Hemoglobinómetro. Nº de inventário: MS.EQP.02578

Medidas: 17 x 9 x 4 cm

Coleção da Malária

Este instrumento destinava-se a medir a hemoglobina no sangue e a diagnosticar a anemia. Foi fabricado pela firma alemã Ernest Leitz, provavelmente na década de 30 do séc. XX. Consiste num suporte de baquelite de cor preta, no qual estão inseridos verticalmente dois tubos de vidro com uma substância sólida alaranjada. Entre esses dois tubos há um tubo graduado, onde se coloca a amostra. Contém ainda duas pipetas de Pasteur e um frasco para ácido clorídrico.

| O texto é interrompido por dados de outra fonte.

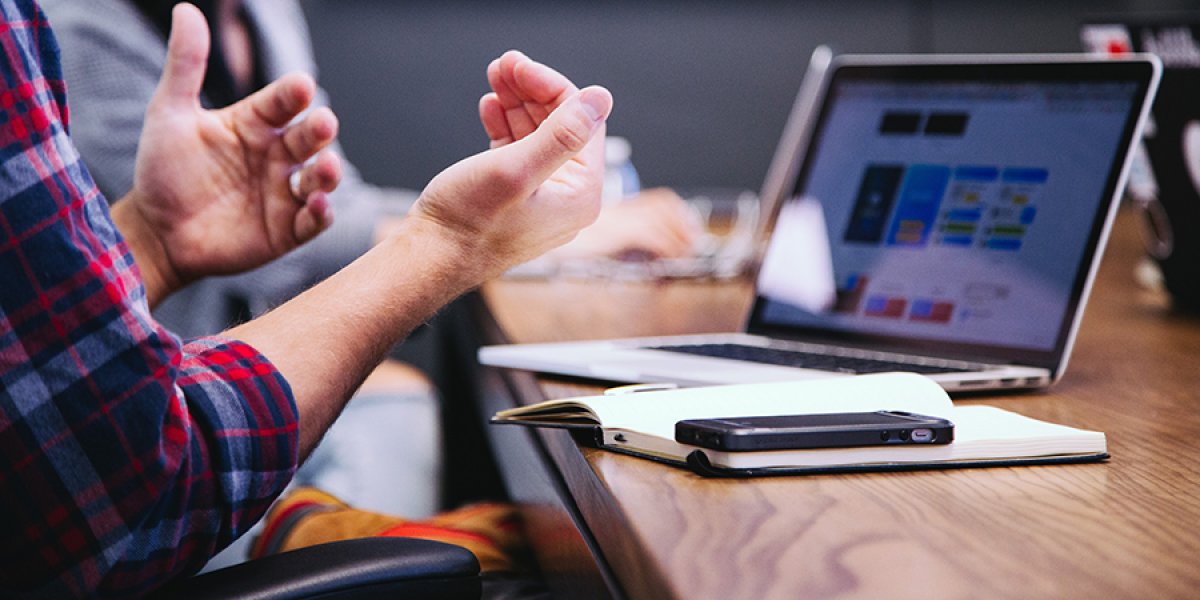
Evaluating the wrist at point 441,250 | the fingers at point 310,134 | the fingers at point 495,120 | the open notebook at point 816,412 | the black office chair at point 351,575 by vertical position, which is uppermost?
the fingers at point 495,120

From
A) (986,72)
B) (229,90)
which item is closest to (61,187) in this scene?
(986,72)

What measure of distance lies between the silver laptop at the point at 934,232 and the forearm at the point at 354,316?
168 millimetres

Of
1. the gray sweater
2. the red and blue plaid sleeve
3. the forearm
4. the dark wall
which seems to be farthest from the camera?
the dark wall

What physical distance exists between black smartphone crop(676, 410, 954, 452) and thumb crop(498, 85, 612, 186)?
193 mm

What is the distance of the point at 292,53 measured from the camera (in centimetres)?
225

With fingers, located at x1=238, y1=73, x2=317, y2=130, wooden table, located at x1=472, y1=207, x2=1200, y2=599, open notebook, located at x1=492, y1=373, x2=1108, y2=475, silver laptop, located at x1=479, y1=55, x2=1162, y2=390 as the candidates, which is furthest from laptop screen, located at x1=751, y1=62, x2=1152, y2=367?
fingers, located at x1=238, y1=73, x2=317, y2=130

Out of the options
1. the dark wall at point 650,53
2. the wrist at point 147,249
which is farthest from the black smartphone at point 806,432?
the dark wall at point 650,53

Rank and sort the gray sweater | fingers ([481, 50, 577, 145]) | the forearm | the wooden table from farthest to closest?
the gray sweater
fingers ([481, 50, 577, 145])
the forearm
the wooden table

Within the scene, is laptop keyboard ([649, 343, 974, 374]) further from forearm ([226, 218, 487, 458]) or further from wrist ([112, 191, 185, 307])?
wrist ([112, 191, 185, 307])

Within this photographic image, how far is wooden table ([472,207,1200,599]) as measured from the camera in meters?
0.45

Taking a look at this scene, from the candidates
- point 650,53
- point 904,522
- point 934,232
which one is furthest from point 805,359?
point 650,53

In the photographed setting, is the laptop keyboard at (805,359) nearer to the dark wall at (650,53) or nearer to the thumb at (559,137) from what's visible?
the thumb at (559,137)

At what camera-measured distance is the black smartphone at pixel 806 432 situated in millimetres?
595

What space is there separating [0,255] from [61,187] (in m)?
0.05
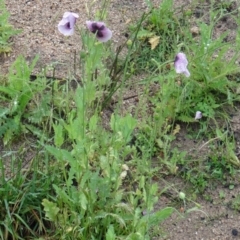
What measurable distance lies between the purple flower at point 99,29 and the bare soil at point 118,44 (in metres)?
0.59

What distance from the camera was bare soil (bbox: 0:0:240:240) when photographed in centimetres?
246

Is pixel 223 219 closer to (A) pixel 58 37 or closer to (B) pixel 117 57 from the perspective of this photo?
(B) pixel 117 57

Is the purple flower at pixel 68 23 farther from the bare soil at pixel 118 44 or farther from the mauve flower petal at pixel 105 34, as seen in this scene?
the bare soil at pixel 118 44

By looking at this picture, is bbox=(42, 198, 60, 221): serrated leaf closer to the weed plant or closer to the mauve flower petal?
the mauve flower petal

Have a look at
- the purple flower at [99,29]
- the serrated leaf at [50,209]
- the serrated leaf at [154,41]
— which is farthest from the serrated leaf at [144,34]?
the serrated leaf at [50,209]

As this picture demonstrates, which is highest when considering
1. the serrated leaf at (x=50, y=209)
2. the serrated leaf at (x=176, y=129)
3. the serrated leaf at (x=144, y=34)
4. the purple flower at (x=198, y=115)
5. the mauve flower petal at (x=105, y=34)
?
the mauve flower petal at (x=105, y=34)

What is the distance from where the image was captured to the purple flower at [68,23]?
86.7 inches

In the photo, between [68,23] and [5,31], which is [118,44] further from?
[68,23]

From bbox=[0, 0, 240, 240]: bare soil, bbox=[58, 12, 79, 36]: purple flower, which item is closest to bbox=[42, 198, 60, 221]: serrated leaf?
bbox=[0, 0, 240, 240]: bare soil

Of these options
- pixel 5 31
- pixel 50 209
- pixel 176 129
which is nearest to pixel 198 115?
pixel 176 129

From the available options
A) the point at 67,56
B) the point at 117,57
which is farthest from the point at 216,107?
the point at 67,56

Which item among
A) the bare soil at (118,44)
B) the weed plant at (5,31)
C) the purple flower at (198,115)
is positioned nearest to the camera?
the bare soil at (118,44)

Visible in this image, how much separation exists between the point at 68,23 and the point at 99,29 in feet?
0.36

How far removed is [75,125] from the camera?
2123 mm
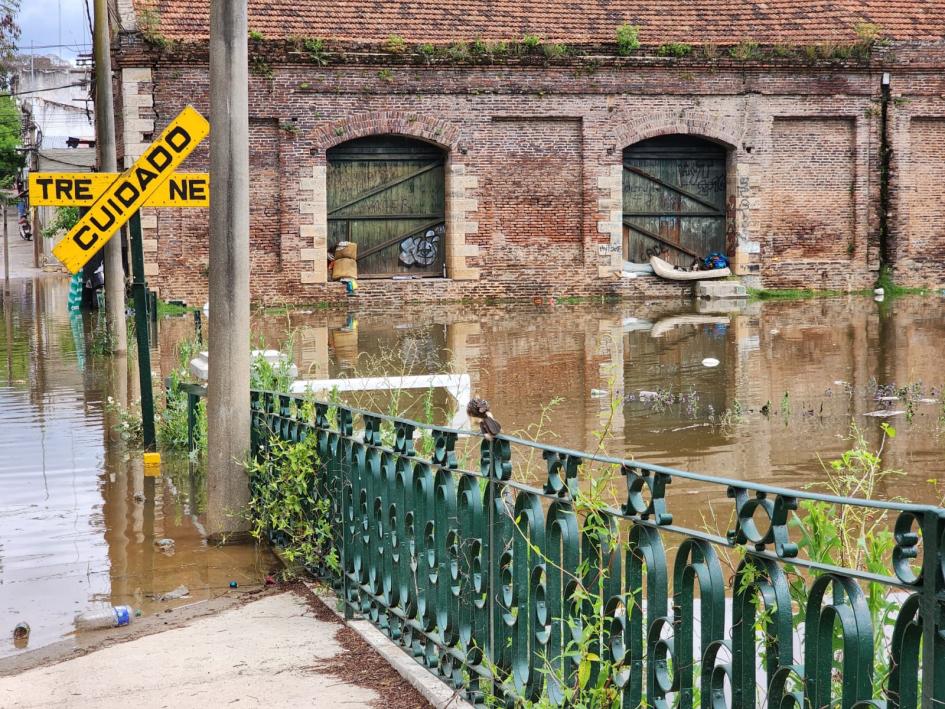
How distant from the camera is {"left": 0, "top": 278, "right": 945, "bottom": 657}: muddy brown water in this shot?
6402 millimetres

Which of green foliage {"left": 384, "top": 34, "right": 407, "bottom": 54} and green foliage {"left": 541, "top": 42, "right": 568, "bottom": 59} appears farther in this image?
green foliage {"left": 541, "top": 42, "right": 568, "bottom": 59}

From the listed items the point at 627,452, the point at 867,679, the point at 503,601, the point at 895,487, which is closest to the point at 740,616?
the point at 867,679

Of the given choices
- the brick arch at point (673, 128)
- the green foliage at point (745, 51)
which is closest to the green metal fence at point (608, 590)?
the brick arch at point (673, 128)

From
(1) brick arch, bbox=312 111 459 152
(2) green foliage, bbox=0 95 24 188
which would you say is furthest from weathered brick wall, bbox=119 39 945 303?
(2) green foliage, bbox=0 95 24 188

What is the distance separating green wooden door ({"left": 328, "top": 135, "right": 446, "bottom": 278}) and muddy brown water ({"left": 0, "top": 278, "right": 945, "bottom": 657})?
5.08ft

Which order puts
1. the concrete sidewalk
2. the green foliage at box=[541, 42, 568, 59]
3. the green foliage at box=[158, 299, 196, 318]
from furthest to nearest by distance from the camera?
the green foliage at box=[541, 42, 568, 59] < the green foliage at box=[158, 299, 196, 318] < the concrete sidewalk

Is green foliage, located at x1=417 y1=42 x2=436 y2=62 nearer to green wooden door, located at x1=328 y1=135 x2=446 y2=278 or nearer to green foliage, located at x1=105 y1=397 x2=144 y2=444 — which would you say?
green wooden door, located at x1=328 y1=135 x2=446 y2=278

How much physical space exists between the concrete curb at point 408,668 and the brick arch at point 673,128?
20447 mm

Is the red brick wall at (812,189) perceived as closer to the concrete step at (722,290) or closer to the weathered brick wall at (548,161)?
the weathered brick wall at (548,161)

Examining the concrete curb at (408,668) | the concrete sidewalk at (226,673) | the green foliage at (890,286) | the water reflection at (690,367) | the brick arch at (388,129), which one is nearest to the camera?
the concrete curb at (408,668)

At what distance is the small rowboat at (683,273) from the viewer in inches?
979

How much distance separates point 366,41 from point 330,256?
4.27m

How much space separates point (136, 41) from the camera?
22.1 m

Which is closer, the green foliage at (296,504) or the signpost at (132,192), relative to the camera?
the green foliage at (296,504)
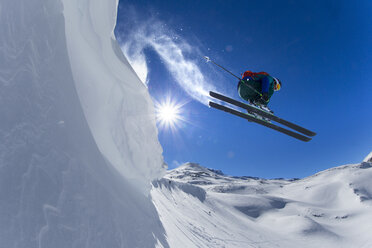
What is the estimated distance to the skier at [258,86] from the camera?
7270 mm

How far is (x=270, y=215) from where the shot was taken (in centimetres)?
2469

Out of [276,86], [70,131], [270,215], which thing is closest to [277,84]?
[276,86]

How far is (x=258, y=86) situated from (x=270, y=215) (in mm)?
23254

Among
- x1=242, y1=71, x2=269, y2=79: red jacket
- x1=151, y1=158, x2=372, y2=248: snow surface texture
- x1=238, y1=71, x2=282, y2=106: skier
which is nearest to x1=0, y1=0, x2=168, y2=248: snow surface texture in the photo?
x1=151, y1=158, x2=372, y2=248: snow surface texture

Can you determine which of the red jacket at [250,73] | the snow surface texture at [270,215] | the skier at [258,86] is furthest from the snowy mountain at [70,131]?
the red jacket at [250,73]

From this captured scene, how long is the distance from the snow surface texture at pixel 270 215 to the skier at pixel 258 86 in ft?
18.1

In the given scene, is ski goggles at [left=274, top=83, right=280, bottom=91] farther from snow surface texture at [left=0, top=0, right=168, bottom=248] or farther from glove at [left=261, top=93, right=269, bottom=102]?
snow surface texture at [left=0, top=0, right=168, bottom=248]

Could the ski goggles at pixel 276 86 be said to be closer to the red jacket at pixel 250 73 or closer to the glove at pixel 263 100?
the red jacket at pixel 250 73

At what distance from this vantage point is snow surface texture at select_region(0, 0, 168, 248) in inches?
74.9

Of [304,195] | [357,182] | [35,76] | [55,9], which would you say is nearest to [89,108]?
[35,76]

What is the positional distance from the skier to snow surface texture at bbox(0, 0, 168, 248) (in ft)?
14.9

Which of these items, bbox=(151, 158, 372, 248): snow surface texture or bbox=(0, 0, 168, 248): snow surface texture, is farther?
bbox=(151, 158, 372, 248): snow surface texture

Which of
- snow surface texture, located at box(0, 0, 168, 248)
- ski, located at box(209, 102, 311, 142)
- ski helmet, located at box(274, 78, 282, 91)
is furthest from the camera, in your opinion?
ski, located at box(209, 102, 311, 142)

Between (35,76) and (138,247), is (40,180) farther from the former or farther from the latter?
(138,247)
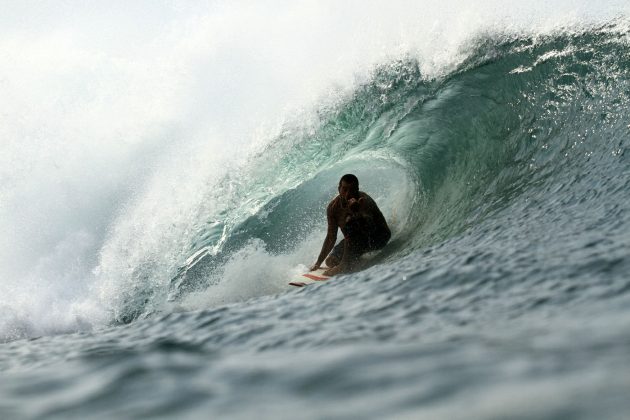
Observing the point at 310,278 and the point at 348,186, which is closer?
the point at 310,278

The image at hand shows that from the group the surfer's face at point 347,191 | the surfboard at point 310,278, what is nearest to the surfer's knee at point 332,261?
the surfboard at point 310,278

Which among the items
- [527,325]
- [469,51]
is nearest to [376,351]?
[527,325]

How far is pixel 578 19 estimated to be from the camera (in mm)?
10789

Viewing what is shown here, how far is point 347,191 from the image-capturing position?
294 inches

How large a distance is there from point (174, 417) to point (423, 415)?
26.8 inches

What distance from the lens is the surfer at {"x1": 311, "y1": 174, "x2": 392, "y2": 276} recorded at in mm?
7430

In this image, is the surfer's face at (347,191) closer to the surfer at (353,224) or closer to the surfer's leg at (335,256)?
the surfer at (353,224)

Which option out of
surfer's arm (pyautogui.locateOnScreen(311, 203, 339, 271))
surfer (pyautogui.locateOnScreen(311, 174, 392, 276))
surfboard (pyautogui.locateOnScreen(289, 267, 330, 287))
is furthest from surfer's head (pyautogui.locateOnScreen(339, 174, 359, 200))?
surfboard (pyautogui.locateOnScreen(289, 267, 330, 287))

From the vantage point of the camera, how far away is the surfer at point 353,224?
7.43 meters

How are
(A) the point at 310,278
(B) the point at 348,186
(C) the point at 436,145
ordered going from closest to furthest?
(A) the point at 310,278
(B) the point at 348,186
(C) the point at 436,145

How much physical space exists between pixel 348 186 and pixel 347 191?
0.06 meters

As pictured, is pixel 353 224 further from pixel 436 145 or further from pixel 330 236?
pixel 436 145

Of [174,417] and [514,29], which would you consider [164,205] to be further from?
[174,417]

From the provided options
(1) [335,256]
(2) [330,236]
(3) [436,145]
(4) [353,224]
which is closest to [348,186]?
(4) [353,224]
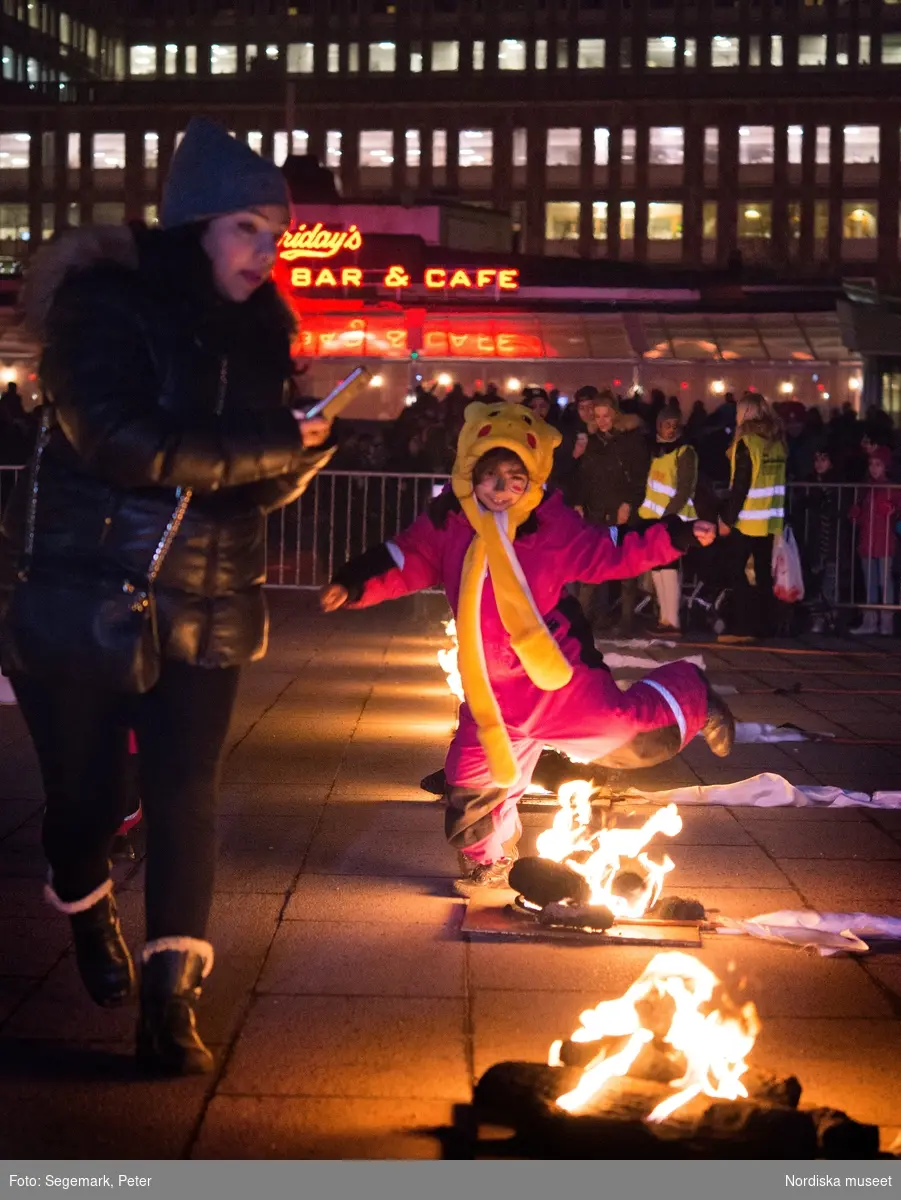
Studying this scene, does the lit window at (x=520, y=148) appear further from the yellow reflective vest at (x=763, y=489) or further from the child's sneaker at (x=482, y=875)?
the child's sneaker at (x=482, y=875)

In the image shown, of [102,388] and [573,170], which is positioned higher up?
[573,170]

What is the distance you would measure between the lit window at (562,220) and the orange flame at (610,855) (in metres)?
102

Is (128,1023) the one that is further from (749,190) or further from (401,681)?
(749,190)

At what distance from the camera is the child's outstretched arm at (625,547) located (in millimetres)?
5816

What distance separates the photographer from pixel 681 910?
5359 mm

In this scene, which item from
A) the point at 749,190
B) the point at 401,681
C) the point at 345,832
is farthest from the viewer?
the point at 749,190

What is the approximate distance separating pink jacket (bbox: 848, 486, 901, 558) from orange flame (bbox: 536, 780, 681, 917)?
1036 centimetres

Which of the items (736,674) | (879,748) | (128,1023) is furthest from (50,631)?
(736,674)

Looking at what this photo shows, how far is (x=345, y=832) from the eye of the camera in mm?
6836

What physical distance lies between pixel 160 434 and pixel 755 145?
10528 cm

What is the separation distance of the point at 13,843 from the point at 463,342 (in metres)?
25.4

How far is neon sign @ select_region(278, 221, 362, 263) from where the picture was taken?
31.6 metres

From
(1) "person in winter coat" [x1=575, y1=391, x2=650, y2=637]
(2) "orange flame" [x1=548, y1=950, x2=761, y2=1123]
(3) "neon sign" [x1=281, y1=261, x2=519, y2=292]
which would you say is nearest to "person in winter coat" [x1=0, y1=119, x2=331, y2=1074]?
(2) "orange flame" [x1=548, y1=950, x2=761, y2=1123]

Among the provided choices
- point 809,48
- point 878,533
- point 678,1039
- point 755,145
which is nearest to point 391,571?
point 678,1039
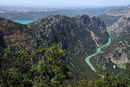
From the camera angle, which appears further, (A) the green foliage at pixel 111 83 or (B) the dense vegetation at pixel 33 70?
(A) the green foliage at pixel 111 83

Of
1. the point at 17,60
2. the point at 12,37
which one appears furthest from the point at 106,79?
the point at 12,37

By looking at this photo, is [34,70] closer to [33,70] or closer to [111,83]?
[33,70]

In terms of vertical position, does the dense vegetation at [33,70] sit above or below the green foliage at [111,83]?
above

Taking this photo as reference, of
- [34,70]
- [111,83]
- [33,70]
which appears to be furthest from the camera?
[111,83]

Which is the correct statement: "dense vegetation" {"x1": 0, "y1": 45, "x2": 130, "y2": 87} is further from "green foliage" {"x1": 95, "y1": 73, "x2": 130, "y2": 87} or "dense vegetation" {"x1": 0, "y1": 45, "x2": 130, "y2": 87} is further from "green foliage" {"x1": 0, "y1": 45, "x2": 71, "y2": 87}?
"green foliage" {"x1": 95, "y1": 73, "x2": 130, "y2": 87}

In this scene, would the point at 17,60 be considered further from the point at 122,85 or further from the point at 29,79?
the point at 122,85

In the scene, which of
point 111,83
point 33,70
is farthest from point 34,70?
point 111,83

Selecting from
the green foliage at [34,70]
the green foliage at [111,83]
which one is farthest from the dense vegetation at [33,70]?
the green foliage at [111,83]

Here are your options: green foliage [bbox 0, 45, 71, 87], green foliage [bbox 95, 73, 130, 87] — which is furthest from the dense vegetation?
green foliage [bbox 95, 73, 130, 87]

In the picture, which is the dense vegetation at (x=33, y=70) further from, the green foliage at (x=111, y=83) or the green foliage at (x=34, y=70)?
the green foliage at (x=111, y=83)
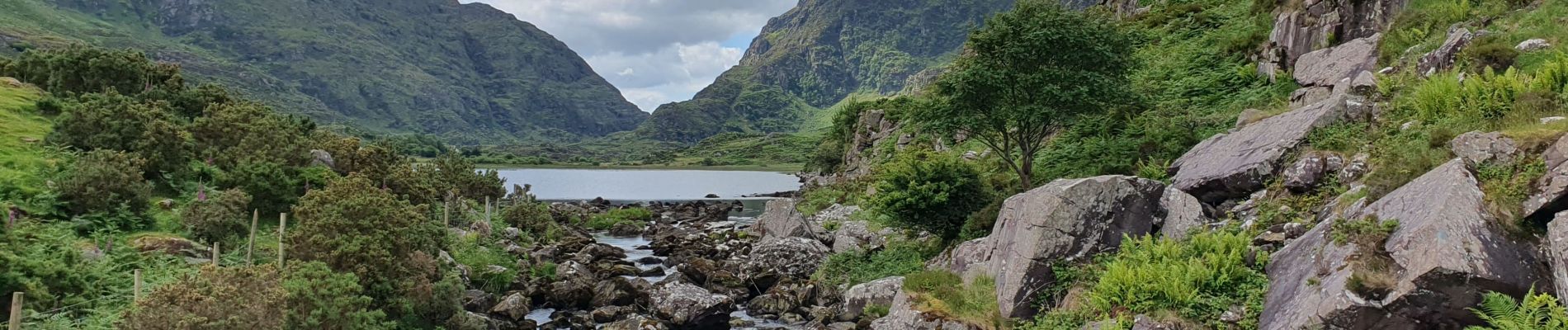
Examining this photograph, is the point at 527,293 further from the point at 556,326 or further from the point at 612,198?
the point at 612,198

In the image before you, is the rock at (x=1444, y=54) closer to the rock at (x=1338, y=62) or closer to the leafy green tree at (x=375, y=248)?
the rock at (x=1338, y=62)

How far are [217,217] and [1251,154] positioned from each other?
2936cm

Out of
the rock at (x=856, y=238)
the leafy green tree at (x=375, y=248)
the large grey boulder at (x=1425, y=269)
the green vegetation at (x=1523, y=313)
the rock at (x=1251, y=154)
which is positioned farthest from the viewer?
the rock at (x=856, y=238)

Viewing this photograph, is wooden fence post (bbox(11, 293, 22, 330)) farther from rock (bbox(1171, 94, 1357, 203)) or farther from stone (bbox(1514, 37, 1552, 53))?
stone (bbox(1514, 37, 1552, 53))

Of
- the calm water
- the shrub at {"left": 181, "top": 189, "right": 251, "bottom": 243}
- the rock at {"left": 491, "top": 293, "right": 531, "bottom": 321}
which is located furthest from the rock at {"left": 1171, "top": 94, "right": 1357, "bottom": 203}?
the calm water

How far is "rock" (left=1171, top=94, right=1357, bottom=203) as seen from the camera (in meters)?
19.0

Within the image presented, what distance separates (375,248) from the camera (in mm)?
19562

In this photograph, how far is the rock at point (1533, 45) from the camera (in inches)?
710

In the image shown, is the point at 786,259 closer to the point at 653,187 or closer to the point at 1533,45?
the point at 1533,45

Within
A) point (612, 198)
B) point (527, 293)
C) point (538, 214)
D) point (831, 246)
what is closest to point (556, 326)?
point (527, 293)

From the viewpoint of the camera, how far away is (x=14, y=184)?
2262 cm

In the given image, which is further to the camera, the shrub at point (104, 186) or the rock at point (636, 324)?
the rock at point (636, 324)

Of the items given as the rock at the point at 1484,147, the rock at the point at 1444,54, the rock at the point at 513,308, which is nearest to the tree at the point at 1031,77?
the rock at the point at 1444,54

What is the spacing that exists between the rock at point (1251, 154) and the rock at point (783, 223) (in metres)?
20.4
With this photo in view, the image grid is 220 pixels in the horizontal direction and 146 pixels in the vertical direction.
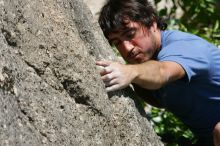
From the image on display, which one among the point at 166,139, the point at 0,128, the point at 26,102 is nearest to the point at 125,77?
the point at 26,102

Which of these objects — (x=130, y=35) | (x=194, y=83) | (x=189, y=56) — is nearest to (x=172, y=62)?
(x=189, y=56)

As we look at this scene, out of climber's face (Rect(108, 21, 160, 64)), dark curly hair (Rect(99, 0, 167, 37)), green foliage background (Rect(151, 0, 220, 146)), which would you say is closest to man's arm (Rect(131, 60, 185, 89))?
climber's face (Rect(108, 21, 160, 64))

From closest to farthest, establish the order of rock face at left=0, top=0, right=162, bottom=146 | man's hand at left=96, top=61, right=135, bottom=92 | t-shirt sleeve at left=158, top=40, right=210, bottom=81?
rock face at left=0, top=0, right=162, bottom=146, man's hand at left=96, top=61, right=135, bottom=92, t-shirt sleeve at left=158, top=40, right=210, bottom=81

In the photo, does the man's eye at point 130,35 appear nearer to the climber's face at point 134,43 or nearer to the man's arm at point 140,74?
the climber's face at point 134,43

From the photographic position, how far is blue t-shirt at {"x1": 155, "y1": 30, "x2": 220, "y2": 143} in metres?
2.10

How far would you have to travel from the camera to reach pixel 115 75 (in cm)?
184

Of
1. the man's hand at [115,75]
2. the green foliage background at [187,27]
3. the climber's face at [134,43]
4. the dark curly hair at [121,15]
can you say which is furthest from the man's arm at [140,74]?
the green foliage background at [187,27]

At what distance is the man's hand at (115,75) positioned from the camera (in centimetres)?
184

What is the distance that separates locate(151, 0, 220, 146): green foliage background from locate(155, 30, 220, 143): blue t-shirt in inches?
27.2

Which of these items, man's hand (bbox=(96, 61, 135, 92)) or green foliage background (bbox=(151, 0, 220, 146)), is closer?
man's hand (bbox=(96, 61, 135, 92))

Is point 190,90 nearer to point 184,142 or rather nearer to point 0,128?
point 184,142

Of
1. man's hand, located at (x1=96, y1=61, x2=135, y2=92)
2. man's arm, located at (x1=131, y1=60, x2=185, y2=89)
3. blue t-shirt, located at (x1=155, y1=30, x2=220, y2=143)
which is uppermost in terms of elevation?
man's hand, located at (x1=96, y1=61, x2=135, y2=92)

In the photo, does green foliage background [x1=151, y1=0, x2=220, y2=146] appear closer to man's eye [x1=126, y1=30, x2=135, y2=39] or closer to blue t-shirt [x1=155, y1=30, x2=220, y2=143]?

O hemoglobinómetro de Sahli (1902) tem por base a colorimetria, que consiste num conjunto de técnicas através das quais se determina a concentração de uma substância em solução por comparação da cor com um padrão de referência. No tubo de teste (graduado de 0 a 140) colocava-se uma solução de ácido clorídrico a 1% até à marca 10, à qual se adicionavam 20mm3 de sangue obtido por punção digital, transformando assim a hemoglobina em cloridrato de hematina. De seguida adicionavam-se pequenas quantidades de água destilada até se conseguir igualar a cor dos tubos padrão, contendo uma substância sólida alaranjada, inerte. Em função da quantidade de solvente adicionado, a altura do líquido resultante no tubo graduado indicava a percentagem de hemoglobina, sendo 100 o valor normal. O médico suíço Hermann Sahli (1856-1933), conhecido pelo seu contributo no desenvolvimento de vários instrumentos clínicos e de diagnóstico, melhorou o hemoglobinómetro de diluição criado em 1878 por sir William Richard Gowers (1845-1915).

Este objeto pertencia aos extintos Serviços Anti-Sezonáticos, da Direção-Geral de Saúde, que se dedicavam ao estudo e combate da malária. Numa fase aguda, o parasita responsável por esta doença destrói os globos vermelhos e provoca uma anemia hemolítica, ou seja, a destruição das hemácias.